11  チワワ太平洋鉄道

 

遅れに遅れたノロノロ列車の1日

早朝5時にタクシーが迎えにくるのだが、4時には目覚めていた。すでに、いつでも出かけることができるように荷物の整理もできているので、もう少し眠ってもよかったのだが、眠ることができなかった。なにしろ、冷房がききすぎて寒いときたら、、、実は冷房を止めることができなかったのだ。 リモコンで操作するタイプのエアコンなのにリモコンがない。本体では操作できない。これでわかった。前日、部屋に入ったときに涼しかったのも、冷房を切るのが簡単にはいかず、面倒だったからだろう。

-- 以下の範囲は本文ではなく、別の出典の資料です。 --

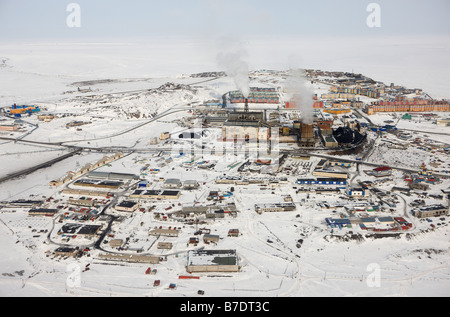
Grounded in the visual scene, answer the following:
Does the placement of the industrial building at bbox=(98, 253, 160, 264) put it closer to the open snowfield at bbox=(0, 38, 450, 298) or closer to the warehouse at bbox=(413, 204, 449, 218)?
the open snowfield at bbox=(0, 38, 450, 298)

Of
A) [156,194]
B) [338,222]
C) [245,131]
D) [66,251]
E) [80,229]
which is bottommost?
[66,251]

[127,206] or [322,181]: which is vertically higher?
[322,181]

5時前に玄関へ行くと、頼んでいたタクシーが待っていた。街燈があまりなく真っ暗な中を駅に向かう。市街地をすぐに抜け、建物のない寂しい道を20分ばかり走って、駅に到着した。 駅は町の中心からはかなり離れているようで、駅のまわりには人家などは少ない。

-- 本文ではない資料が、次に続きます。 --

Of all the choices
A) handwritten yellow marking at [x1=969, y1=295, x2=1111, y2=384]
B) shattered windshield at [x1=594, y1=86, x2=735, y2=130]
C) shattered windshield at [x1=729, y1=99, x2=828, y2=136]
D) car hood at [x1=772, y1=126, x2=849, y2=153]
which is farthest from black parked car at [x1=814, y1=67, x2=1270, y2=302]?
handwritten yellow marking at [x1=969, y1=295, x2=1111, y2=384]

出発は6時なので、待合室でしばらく待つ。ところが、出発時間が近づいても客は少ない。6時ごろから、次第に客が集まってきた。 出発時間がすぎてから客がどうして集まるんだ、、しかし、なかなか列車には乗せてくれない。そればかりか、当日発売の切符売場にも係員が現れず、切符の販売も行なわれない。切符販売が始まったのは6時30分ごろ。列車に乗れたのは6時45分ごろ。指定された席に荷物を置いて、列車を撮影したが、あたりはまだ真っ暗で、うまく撮れなかった。

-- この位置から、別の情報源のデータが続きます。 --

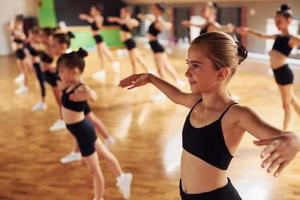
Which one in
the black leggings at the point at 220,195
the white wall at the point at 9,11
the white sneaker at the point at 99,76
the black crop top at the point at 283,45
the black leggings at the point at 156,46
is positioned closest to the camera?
the black leggings at the point at 220,195

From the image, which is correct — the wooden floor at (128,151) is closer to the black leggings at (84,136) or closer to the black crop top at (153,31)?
the black leggings at (84,136)

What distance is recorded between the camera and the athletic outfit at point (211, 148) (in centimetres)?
118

チワワ太平洋鉄道は、ロスモチスとチワワの間を、オール1等の急行とオール2等の各駅停車が各1往復、毎日運転されている。 急行っても、実際には超ノロノロ運転なので、単に小駅のいくつかに停まらないというだけである。だから、実質は、車両が1等か2等かという違いと考えてよい。ガイドブックによると、ロスモチス発チワワ行きは、1等が6時発、2等が7時発、この日、泊まる予定のクリール発(到着時刻がはっきりわからないので)は1等が14時04分、2等が15時32分となっている。

前日、チケットを購入する際、1等にするか2等にするか迷ったのだが、クリールでホテルに早く着きたいので1等にした。乗車時点では気づかなかったのだが、ガイドブックに書かれているような時刻では運転されていなかったのだ。あとで、時刻を書くが、クリール着は、これよりずっと遅い時刻だったのだ。よって、1等にしてよかった。ただし運賃は1等は2等のほぼ2倍だ。下の画像は、乗車した1等の車両。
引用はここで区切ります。